# [Document passage]
------------------------------------------------

The office of Manhattan U.S. attorney Preet Bharara, left, announced...

The office of Manhattan U.S. attorney Preet Bharara, left, announced Friday, March 3, 2017, that Juan Thompson, of St. Louis, was charged with threatening Jewish community centers as part of a bizarre cyberstalking plot. Bharara is seen in a photo from March 6, 2015. Credit: Newsday / Alejandra Villa ; Twitter

Federal authorities in Manhattan on Friday charged Juan Thompson, a St. Louis man whose social media posts point to left-wing political sentiments, with making at least eight threats to Jewish centers around the country as part of a bizarre cyberstalking campaign to harass his ex-girlfriend.

Thompson, a former writer for the online news site The Intercept who was fired for fabrications including a phony piece about South Carolina church shooter Dylann Roof, emailed threats in a bid to frame the girlfriend — a Brooklyn social services worker — as an anti-Semite, officials said.

The charges accounted for at least some of the over 100 threats to Jewish centers that along with attacks on Jewish cemeteries have aroused concern across the country and been blamed by some on a wave of anti-Semitism set loose by President Donald Trump’s campaign.

------------------------------------------------

# [Given material]
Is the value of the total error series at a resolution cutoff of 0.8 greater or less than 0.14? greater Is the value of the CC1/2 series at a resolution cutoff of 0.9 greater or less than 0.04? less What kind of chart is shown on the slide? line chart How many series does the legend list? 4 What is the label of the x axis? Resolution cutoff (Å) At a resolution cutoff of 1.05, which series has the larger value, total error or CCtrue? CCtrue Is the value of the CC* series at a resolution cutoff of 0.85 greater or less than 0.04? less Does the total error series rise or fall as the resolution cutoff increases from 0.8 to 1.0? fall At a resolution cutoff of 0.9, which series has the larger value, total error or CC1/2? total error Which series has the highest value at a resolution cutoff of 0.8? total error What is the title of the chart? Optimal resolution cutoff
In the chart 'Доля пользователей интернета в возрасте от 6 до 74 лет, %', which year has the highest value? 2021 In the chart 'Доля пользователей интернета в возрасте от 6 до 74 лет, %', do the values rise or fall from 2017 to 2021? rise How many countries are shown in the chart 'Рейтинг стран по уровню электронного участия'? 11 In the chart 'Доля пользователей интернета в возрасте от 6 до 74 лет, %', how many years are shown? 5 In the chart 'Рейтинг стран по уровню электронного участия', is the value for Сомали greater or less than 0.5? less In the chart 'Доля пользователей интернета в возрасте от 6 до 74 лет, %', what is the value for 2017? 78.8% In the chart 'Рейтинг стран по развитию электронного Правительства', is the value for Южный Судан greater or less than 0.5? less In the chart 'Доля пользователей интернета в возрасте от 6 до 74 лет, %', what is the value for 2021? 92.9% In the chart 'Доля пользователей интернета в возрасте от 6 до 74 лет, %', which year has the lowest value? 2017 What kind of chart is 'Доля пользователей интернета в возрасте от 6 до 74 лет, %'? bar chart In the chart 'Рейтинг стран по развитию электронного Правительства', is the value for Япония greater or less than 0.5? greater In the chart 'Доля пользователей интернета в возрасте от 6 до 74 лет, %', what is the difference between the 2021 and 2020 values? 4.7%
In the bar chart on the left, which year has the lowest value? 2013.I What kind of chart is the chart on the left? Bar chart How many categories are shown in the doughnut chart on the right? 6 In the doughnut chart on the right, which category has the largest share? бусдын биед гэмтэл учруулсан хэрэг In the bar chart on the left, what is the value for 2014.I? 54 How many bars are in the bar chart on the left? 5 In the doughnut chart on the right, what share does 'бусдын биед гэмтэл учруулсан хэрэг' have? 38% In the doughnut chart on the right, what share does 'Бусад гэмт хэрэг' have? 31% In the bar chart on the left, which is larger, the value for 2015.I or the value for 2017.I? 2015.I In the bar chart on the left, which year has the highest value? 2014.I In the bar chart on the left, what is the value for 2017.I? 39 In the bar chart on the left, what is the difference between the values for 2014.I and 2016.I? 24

------------------------------------------------

# [Parts of the exercise]
1) Answer these questions from the article about the threats to Jewish centers:
(a) At least how many threats to Jewish centers was Juan Thompson charged with making?
(b) For which online news site had Thompson previously written?
(c) What work did the ex-girlfriend do?
2) Go on with the article about the threats to Jewish centers, starting after its last sentence.
None of the data is needed here.

# [Solved problems]
1)
(a) At least eight.
(b) The Intercept.
(c) She was a social services worker in Brooklyn.

2)
“Thompson’s alleged pattern of harassment not only involved the defamation of his female victim, but his threats intimidated an entire community,” said William Sweeney, the head of the FBI’s New York office.

Although Thompson’s threats to several locations in New York City as well as Michigan, San Diego and Dallas appeared to be driven by personal as much as racial and religious motivations, religious and political leaders expressed relief at the government finding at least one culprit.

“Today we thank law enforcement for aggressively pursuing and arresting a suspect in a disgusting series of threats against Jewish Community Centers,” said New York City Mayor Bill de Blasio. “Our country was founded to shelter the oppressed and respect all faiths.”

“He had a girlfriend issue. Why do you target a JCC? Because of a special hatred,” said Rabbi Charles Klein of the Merrick Jewish Centre. “He didn’t target any other kind of an institution. He targeted a JCC, which means that within this person there was something that was anti-Semitic.”

Thompson, 31, who identified himself as communications director for a St. Louis housing nonprofit on his Twitter account, was detained after appearing Friday in federal court in Missouri on cyberstalking charges. His lawyer did not return a call for comment.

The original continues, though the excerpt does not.